All complaints or claims must be notified to the Company within 7 days of the delivery of the products and confirmed within 7 days thereafter in writing and the absence of such notification and confirmation shall be conclusive evidence in any proceedings that the Company has fully and properly discharged all its obligations under the contract.


Goods or services ordered in accordance with the Buyers order may later be returned to the Company only with agreement and permission in writing from AKS. For standard stock and service items the Buyer will be required to pay the Company a handling charge of 25% of the invoiced price for the returned goods. In the case of special and non-standard items the handling charge will be 100% of the quoted or invoiced price.


(a) Prices quoted are net prices and are subject to VAT where applicable. Accounts are due for payment within 30 days of the date of invoice and any balance unpaid after
30 days shall carry interest at 8% per annum above the base rate of HSBC Bank PLC from time to time or as stated in writing.

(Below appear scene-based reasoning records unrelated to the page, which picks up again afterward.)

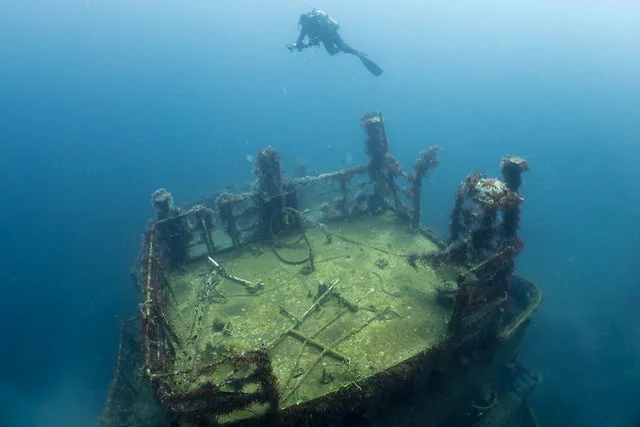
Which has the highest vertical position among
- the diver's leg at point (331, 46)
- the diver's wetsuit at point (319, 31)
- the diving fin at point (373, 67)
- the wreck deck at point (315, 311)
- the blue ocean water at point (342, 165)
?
the diver's wetsuit at point (319, 31)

(b) Failure to pay for any products or for any delivery or instalment shall entitle the Company to suspend further deliveries and work both on the same order and on any other order from the Buyer without prejudice to any other right the Company may have.


(a) The risk in the products passes to the Buyer as in clause 7 hereof.

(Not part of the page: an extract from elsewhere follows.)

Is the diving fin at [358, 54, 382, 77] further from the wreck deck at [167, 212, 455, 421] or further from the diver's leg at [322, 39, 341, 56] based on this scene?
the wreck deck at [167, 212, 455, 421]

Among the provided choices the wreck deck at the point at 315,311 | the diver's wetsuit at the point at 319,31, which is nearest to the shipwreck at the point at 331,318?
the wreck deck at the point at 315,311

(b) Title in all products sold under these Conditions shall be retained by the Company until payment in full of the purchase price together with payment in full of the price of any products which are subject to any contract between the Company and the Buyer. Until such payment the Buyer shall hold the products in such a way as to be identifiable as the property of the Company and as bailee on behalf of an in fiduciary capacity for the Company.

(c) In the event of any disposal of the products by the Buyer prior to payment in full of the purchase price the Buyer shall hold the proceeds of the sale in a fiduciary capacity for the Company. Such proceeds of sale shall be placed in a separate account of the Buyer so as to be identifiable as the property of the Company. Any such sub-sale by the Buyer shall as between the Buyer and the Company be affected by the Buyer as agent for the Company but as between the Buyer and the sub-purchaser shall be affected by the Buyer as principal.

(d) If products, the property of the Company, are mixed with products, the property of the Buyer or are processed with or incorporated therein the products thereof shall become the sole and exclusive property of the Company until payment in full by the Buyer of the purchase price of the products. The Company shall have full power and title to dispose of and sell such admixed goods provided that the Company having applied the proceeds received from the sale of the admixed goods in satisfaction of the outstanding balance of the price owed to it by the Buyer shall account for the remainder to the Buyer.
(e) In the event of non-payment by the Buyer by the due date the Company shall be entitled to any and all rights available to it to enter any premises where the products may be and to recover possession of them.


The Buyer shall indemnify the Company against all actions, costs (including the cost of defending any legal proceedings), claims proceedings, accounts and damages in respect of any infringement of any patent, registered design, copyright, trademark or other industrial or intellectual property rights resulting from compliance by the Company with the buyers instructions, whether express or implied.


The Contract shall be governed by and construed in accordance with English Law and the Buyer hereby submits to the jurisdiction of the English Courts.